Compared to the performance of the Argentinian economy this time last year, economic activity is down by 5.8% as the government applies the IMF’s austerity measures, aimed at cutting government expenditures in order to make budgetary room to repay the international bloodsuckers. The Argentinian economy is looking more and more grim.
telesur reports:
The decrease in economic activity in Argentina is recorded as the country applies IMF-sponsored austerity policies.
Argentina’s Statistics and Census agency, the Indec, announced Tuesday that economic activity contracted by 5.8 percent this May in comparison to the same month last year.
The report published by Indec also revealed economic activity decreased by 1.4 percent in comparison to April.
Reuters had projected an interannual contraction of 1.8 percent for May, and economic contraction is expected to deepen.
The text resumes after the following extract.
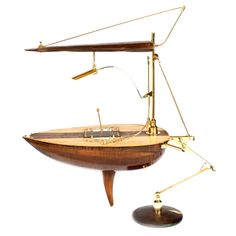 lamp in the shape of a boat,made from an old music instrumen.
Marco Peña, President Mauricio Macri’s chief of staff, said Tuesday “the next months will me more recessive, cold and stormy.”
According to analysts the contraction is due primarily to the drought that affected the country’s agricultural sector, which has an economic contraction of 35.2 percent, fishing with a drop of 29.2 percent and transport and communications with 4.9 percent contraction.
However another important source of the contraction is a decrease in internal demand, which has been affected by rising unemployment, inflation and currency depreciation. A reduction on internal demand mainly affects industrial growth.
Since Macri assumed the office of the presidency over 73,000 people have been layed off in the public and private sectors.
The manufacturing industry registered its first drop since April 2017, especially in the textile, chemistry, metalworking, oil, plastics and food sectors.
The construction sector grew by 4.4 percent, which is below the 12.4 percent accumulated growth for 2018. According to Economist and Pagina 12 journalist Javier Lewkowicz, deceleration responds to a cut back in public works, which is expected to continue due to the government’s austerity policies.
According to Lewkowicz “a worse result in economic growth is negatively impacting the Federal Administration of Public Income through Value-added taxes, debits, credits and income taxes. That means the government will need to intensify fiscal austerity.”
The IMF’s policies of ‘austerity’ imposed on national economies as a means of fixing all economic problems is something that has a long history of failure, and a long history of suffering in its wake. Argentinians remember the last time they lived under an IMF austerity regime at the turn of the millennium, and that memory drove many out into the streets to protest approaching the IMF for yet another loan, which came accompanied by yet another period of so-called ‘austerity’, which is basically robbing the country blind in order to store up the fruits of the nation’s labour in a coffer somewhere in Washington. Greece, Italy, and others serve as excellent recent examples of just what these austerity regimes do to a country, and what it really means, if the previous example of Argentina’s last IMF experience is too remote. It’s no surprise, then, that the economy isn’t doing all that well, it’s kind of the idea behind imposing the austerity in the first place, extract or prevent public investment in the domestic economy for the repayment of a loan to pay off a bunch of bankers. It sure makes a lot of economic sense.